Israeli mobile forensics company Cellebrite has announced its Advanced Investigative Service (CAIS) has the means to unlock and extract the full file system from a locked iPhone 6 or6 Plus.
Every version before the 6 Plus can also be unlocked by Cellebrite whose forensic researchers say they have successfully bypassed Apple's security and encryption.
To top off the new offerings, Cellebrite also now targets Uber apps on Android and iOS, a potentially massive source of personal data that includes the user's account and locations.
The company has been touting its new ability to easily extract data from encrypted secure messengers including Signal, Telegram, Threema and Surespot.
Cellebrite's director of forensics research, Shahar Tal, tweeted he's proud of his “team's continuous research achievements almost as much as I'm proud of the true justice we help serve around the world”.
CAIS is the in-house product on sale from Cellebrite which offers data extraction from devices even when devices are encrypted or damaged. The firm's website still only promises "the physical extraction of data" from the iPhone 4S, 5, and 5c.
The company explains: “this capability enables forensic examiners and investigators to access the full file system to recover downloaded emails, third-party application data, geolocation data, and system logs, without needing to jailbreak the device.”
The firm also offers products like the new version of the Universal Forensic Extraction Device (UFED) Physical Analyser 6.0 for use in the field.
The company charges $1,500 to unlock an individual phone, while a yearly subscription to the service runs for $250,000, according to a report from the Intercept last year.
It's unclear why Cellebrite is as of yet unable to gain access to the iPhone 6s or 7 – at least officially – but the assumption is that with each new iPhone iteration, the better encryption involved mean they are yet to top out the A8 used in the iPhone 6 line. The same goes for the iPad using the A8 chip.

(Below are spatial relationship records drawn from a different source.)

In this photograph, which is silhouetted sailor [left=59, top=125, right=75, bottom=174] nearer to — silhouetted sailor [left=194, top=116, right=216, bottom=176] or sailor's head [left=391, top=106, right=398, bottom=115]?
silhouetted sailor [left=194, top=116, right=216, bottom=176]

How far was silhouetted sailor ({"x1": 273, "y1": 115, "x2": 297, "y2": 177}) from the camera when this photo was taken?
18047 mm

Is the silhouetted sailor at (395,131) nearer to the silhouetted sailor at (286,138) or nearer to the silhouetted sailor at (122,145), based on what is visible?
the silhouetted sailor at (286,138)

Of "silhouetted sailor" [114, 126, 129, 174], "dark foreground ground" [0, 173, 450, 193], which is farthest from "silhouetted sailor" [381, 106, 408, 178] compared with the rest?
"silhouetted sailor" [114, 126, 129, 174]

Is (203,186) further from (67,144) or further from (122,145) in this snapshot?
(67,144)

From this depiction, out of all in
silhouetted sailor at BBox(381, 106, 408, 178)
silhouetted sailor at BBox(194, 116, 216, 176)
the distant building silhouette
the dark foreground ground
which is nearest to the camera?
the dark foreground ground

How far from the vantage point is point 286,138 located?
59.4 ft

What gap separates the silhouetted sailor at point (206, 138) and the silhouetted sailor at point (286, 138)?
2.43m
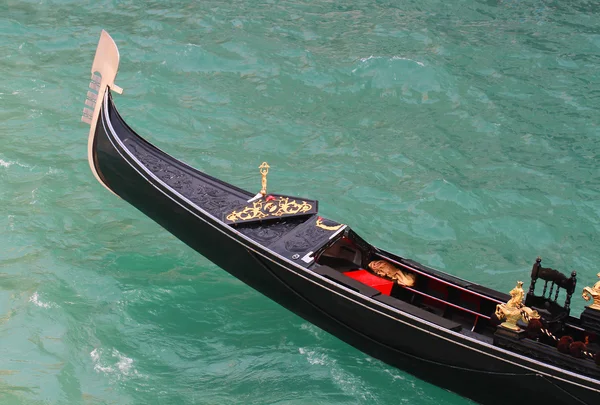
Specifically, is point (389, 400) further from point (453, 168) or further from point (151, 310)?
point (453, 168)

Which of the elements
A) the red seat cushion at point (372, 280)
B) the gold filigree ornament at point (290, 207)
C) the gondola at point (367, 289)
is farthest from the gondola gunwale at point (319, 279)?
the gold filigree ornament at point (290, 207)

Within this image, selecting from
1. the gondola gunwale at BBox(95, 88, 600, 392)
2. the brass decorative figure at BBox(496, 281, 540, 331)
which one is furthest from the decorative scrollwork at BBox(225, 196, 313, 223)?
the brass decorative figure at BBox(496, 281, 540, 331)

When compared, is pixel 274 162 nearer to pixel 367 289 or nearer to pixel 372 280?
pixel 372 280

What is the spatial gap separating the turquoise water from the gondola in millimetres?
637

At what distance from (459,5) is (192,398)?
36.6 ft

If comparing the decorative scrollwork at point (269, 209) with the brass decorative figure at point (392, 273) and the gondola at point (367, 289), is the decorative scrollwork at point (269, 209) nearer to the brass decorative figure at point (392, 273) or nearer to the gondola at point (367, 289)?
the gondola at point (367, 289)

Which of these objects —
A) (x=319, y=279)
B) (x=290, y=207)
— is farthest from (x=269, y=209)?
(x=319, y=279)

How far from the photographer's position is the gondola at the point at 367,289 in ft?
17.5

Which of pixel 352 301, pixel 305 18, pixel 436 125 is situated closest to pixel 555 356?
pixel 352 301

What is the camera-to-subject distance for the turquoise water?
6.60 meters

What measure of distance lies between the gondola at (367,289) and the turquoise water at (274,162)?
2.09 ft

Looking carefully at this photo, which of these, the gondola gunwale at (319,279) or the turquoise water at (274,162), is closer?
the gondola gunwale at (319,279)

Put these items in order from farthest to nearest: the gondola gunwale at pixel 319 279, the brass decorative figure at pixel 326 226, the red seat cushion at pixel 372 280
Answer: the brass decorative figure at pixel 326 226
the red seat cushion at pixel 372 280
the gondola gunwale at pixel 319 279

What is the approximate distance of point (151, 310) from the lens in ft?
23.6
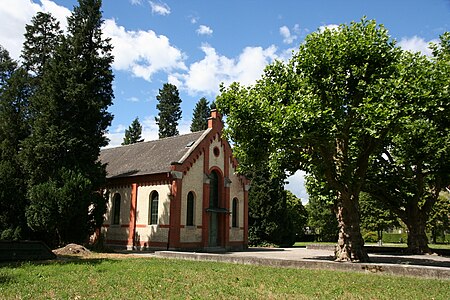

The A7 and A8 should in theory make Apple devices difficult to hack physically, since they include a Secure Enclave that stores Touch ID data. Indeed people who tried updating an iPhone 6 to iOS 9 ran into error messages if they'd had unauthorised repairs affecting the Touch ID system.
A common issue highlighted around Cellebrite developing such tools is that it sells them to local and federal law enforcement agencies in the United States as well as countries like Turkey, the United Arab Emirates and Russia, which might not be the biggest promoters of human rights.
Earlier this month, a hacker claiming responsibility for a data breach of Cellebrite's systems which saw it allegedly lose 900GB of data, published hacking tools relating to Android and Blackberry devices plus older model iPhones.The hacker said this demonstrates it is impossible to secure these hacking tools and they will inevitably make their way into public circulation.